You can view the Mural from this discussion here.
A Genius Idea
Observing a House of Genius session, it was clear to see that the idea works. Stripping away preconceptions and letting ideas live and die by their value did lead to a collection of people who didn’t know each other yet collectively acted as a ‘genius’ to creatively solve some challenging problems for fledgling tech startups here in the UK.
A note on Mural.ly
I love Mural.ly. While it certainly has its limitations in a quick fire, note-taking environment, it’s important to understand that’s not the situation it was designed for. It worked for House of Genius because I knew the format of the discussion in advance and had prepared a blank mural ready to fill in before each session began.
That said, the next time I’m looking to collaboratively brainstorm an idea, it’s certainly something I’ll use. What I didn’t get an opportunity to fully test was Mural.ly’s ability to include images, links and frames (used for presentations rather akin to Prezi.com) as well as tweets (I think they’re somehow embeddable). This was only because I had very little time to familiarise myself with the product before I had to begin taking notes.
I’ll be sure to blog or tweet any cool creations that I build with mural.ly in the future.

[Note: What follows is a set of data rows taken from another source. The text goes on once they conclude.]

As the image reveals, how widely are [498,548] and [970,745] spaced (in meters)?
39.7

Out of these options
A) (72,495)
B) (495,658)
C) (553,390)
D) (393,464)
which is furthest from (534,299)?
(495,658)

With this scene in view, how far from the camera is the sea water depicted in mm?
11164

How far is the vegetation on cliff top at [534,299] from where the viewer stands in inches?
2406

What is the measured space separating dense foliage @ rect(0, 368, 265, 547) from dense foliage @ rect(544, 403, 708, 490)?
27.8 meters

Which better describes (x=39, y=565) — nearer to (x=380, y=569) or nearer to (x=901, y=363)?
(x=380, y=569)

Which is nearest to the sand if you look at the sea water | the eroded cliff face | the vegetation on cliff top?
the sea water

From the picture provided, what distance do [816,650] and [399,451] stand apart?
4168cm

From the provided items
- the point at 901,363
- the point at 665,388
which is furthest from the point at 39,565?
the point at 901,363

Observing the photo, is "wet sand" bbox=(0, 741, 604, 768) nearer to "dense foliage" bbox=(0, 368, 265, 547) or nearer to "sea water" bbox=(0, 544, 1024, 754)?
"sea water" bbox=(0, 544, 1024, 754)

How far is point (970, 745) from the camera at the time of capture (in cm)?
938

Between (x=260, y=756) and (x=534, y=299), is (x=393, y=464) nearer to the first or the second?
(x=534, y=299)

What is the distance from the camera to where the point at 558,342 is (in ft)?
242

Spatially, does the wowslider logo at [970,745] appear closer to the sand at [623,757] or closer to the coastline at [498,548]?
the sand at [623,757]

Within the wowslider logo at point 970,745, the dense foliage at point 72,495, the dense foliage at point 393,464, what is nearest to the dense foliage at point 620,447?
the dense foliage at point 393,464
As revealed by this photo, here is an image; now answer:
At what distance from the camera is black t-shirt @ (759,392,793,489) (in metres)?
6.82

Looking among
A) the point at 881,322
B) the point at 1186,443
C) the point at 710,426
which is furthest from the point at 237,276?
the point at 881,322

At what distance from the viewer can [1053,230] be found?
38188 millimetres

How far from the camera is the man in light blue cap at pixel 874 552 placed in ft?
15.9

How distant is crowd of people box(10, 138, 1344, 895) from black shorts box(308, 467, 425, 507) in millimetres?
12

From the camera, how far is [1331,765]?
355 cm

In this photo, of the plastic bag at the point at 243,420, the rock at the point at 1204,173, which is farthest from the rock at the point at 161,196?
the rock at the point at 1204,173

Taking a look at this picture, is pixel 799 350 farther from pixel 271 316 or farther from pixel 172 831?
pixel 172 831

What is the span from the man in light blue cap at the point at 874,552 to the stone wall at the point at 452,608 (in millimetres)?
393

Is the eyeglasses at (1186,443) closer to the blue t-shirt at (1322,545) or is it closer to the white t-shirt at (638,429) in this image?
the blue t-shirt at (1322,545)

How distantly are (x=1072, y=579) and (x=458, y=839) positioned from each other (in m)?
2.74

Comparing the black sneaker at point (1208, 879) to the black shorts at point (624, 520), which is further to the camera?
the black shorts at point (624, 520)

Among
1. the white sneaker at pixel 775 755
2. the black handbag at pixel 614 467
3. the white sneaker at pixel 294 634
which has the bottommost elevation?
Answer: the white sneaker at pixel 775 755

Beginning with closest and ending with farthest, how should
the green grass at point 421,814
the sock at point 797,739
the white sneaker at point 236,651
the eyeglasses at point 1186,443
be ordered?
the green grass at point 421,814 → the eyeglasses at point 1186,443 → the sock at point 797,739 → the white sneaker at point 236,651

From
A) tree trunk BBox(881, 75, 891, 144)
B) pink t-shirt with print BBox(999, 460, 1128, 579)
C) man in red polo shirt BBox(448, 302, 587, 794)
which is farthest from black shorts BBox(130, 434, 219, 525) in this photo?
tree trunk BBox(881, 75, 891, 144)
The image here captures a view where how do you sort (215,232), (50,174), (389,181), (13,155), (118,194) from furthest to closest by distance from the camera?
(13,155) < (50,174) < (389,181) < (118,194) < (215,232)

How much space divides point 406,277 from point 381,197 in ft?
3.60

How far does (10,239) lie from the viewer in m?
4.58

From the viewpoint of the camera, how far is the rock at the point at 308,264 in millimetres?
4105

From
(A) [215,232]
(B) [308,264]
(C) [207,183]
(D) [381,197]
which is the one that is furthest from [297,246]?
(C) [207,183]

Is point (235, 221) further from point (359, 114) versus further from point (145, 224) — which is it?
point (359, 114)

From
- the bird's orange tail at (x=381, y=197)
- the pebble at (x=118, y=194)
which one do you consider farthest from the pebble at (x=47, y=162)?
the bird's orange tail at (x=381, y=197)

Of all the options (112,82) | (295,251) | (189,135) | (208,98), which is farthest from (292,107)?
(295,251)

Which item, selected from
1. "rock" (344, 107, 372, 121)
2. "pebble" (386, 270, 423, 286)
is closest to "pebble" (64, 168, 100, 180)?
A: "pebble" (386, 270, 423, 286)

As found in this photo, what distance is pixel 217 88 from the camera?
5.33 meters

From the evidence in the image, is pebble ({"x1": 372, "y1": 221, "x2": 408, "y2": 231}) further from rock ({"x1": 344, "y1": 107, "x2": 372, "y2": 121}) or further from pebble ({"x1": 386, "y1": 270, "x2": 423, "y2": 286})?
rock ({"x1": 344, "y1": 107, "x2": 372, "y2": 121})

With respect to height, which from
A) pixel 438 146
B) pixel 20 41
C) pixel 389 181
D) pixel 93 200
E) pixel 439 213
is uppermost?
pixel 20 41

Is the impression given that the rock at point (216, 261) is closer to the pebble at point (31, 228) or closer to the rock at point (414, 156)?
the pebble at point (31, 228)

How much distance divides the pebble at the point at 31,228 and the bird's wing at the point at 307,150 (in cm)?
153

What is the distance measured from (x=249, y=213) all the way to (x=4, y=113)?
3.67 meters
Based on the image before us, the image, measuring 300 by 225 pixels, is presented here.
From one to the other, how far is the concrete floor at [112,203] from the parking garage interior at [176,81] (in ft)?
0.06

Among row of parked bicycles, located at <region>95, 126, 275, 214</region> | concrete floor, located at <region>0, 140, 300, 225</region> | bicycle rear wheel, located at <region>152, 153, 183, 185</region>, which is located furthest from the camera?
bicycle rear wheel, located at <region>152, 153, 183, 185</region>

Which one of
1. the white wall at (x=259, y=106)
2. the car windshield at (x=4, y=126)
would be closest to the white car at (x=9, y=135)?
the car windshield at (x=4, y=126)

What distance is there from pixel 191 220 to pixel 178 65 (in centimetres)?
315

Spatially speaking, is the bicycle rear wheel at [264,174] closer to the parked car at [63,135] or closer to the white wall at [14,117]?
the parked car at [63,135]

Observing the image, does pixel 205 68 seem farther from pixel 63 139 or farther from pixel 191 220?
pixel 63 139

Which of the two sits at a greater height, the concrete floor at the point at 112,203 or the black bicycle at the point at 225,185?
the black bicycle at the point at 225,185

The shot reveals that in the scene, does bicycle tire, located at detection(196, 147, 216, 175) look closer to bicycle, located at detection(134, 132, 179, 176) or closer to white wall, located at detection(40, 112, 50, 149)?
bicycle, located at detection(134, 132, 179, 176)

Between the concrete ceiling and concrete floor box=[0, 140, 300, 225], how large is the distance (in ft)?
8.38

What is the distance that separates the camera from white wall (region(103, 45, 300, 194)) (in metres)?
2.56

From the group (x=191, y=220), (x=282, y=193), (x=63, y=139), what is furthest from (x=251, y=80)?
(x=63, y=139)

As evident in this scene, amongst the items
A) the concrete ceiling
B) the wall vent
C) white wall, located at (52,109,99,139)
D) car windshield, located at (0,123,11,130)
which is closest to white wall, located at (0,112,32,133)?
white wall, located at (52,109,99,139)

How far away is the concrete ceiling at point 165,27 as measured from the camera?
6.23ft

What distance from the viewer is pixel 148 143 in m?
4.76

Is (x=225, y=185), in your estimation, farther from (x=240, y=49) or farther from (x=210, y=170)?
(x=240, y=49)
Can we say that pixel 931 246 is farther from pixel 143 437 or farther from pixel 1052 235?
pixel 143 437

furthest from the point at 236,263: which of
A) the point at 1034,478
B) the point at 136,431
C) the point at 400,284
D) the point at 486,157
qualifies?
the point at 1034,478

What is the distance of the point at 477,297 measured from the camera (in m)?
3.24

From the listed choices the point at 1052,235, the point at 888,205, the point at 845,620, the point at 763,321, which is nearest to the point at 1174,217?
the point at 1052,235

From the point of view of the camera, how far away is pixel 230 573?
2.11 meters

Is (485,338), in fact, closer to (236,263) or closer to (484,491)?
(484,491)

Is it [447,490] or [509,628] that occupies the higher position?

So in a day that started with a fascinating Decoded Lunch ‘n’ Learn (like the Arduino one I gave a while back – see here) given by Pete ‘real time’ Goodman, I left the office with an incredible insight into how the tech scene creatively solves problems and networks as well as a neat new tool to brainstorm (and it’s totally web based – look ma, no flash!)
And all thanks to the wonderful people at House of Genius!